Directions:
The answer must be every line of the records below that contains the word "https", copied out.

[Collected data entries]
···

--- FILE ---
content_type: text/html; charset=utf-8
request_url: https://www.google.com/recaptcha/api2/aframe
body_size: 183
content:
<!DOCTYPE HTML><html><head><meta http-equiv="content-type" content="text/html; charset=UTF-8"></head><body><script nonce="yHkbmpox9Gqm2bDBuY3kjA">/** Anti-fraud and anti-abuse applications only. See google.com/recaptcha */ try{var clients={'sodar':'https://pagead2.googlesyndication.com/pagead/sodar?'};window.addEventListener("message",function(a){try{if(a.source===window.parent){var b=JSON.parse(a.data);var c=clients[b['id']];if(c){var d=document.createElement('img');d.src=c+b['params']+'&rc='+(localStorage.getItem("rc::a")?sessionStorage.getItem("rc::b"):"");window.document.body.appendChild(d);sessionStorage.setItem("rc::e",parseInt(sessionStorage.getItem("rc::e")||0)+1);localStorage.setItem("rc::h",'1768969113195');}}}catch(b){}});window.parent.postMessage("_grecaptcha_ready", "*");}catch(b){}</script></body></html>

···

Answer space:
request_url: https://www.google.com/recaptcha/api2/aframe
<!DOCTYPE HTML><html><head><meta http-equiv="content-type" content="text/html; charset=UTF-8"></head><body><script nonce="yHkbmpox9Gqm2bDBuY3kjA">/** Anti-fraud and anti-abuse applications only. See google.com/recaptcha */ try{var clients={'sodar':'https://pagead2.googlesyndication.com/pagead/sodar?'};window.addEventListener("message",function(a){try{if(a.source===window.parent){var b=JSON.parse(a.data);var c=clients[b['id']];if(c){var d=document.createElement('img');d.src=c+b['params']+'&rc='+(localStorage.getItem("rc::a")?sessionStorage.getItem("rc::b"):"");window.document.body.appendChild(d);sessionStorage.setItem("rc::e",parseInt(sessionStorage.getItem("rc::e")||0)+1);localStorage.setItem("rc::h",'1768969113195');}}}catch(b){}});window.parent.postMessage("_grecaptcha_ready", "*");}catch(b){}</script></body></html>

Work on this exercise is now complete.